Chávez cuts all his films in Adobe Premiere and for this project relied on the software’s Productions feature to organise the material into smaller sub-projects.

“When you’re dealing with huge amounts of media, rendering and saving can take time — and when you’re on deadline, minutes matter. I was in the Bay Area, David was in Brooklyn, and our assistant editor, Claudia Ramírez, was in Los Angeles. Using Productions, we could work remotely and see each other’s changes almost instantly. It allowed for a very collaborative and creative process.”

Chávez himself met Valdez, now 85, on several occasions during the interview process, a rough cut screening and at the Sundance premiere. A former union activist, Valdez greatest legacy is likely the founding of El Teatro Campesino in the mid-1960s in California producing protest plays in support of local farmers.

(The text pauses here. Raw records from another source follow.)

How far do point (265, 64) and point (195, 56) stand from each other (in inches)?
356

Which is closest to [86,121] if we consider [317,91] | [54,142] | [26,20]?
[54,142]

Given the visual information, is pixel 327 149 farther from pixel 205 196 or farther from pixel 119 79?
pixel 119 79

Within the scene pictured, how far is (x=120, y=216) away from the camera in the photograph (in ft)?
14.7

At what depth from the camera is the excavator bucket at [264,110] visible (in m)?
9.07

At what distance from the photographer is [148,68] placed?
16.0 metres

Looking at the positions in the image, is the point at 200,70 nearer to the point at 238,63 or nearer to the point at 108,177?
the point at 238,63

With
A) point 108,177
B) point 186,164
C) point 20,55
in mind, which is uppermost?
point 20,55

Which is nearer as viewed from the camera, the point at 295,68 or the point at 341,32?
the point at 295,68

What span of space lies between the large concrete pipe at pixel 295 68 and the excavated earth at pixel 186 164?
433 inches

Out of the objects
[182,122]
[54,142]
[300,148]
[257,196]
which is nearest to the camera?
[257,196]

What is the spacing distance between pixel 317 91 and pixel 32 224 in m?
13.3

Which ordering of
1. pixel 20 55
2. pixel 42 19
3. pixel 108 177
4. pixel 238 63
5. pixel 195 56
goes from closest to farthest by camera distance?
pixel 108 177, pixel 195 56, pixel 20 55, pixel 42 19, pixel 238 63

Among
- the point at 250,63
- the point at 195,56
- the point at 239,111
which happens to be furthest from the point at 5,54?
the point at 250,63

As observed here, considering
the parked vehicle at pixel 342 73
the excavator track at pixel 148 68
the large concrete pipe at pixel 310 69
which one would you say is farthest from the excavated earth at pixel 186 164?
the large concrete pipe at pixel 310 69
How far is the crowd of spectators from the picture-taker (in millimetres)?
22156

“What Luis often said during our Q&As is that art is a powerful form of resistance,” Chávez says. “That art builds bridges and breaks walls. That’s especially important at a time when arts funding is being reduced and some organisations are being shut down. This film aims to speak not only to Mexican-American communities but also to people who may not know that experience. Whether someone is Mexican-American, born here, or an immigrant who recently arrived, representation matters.”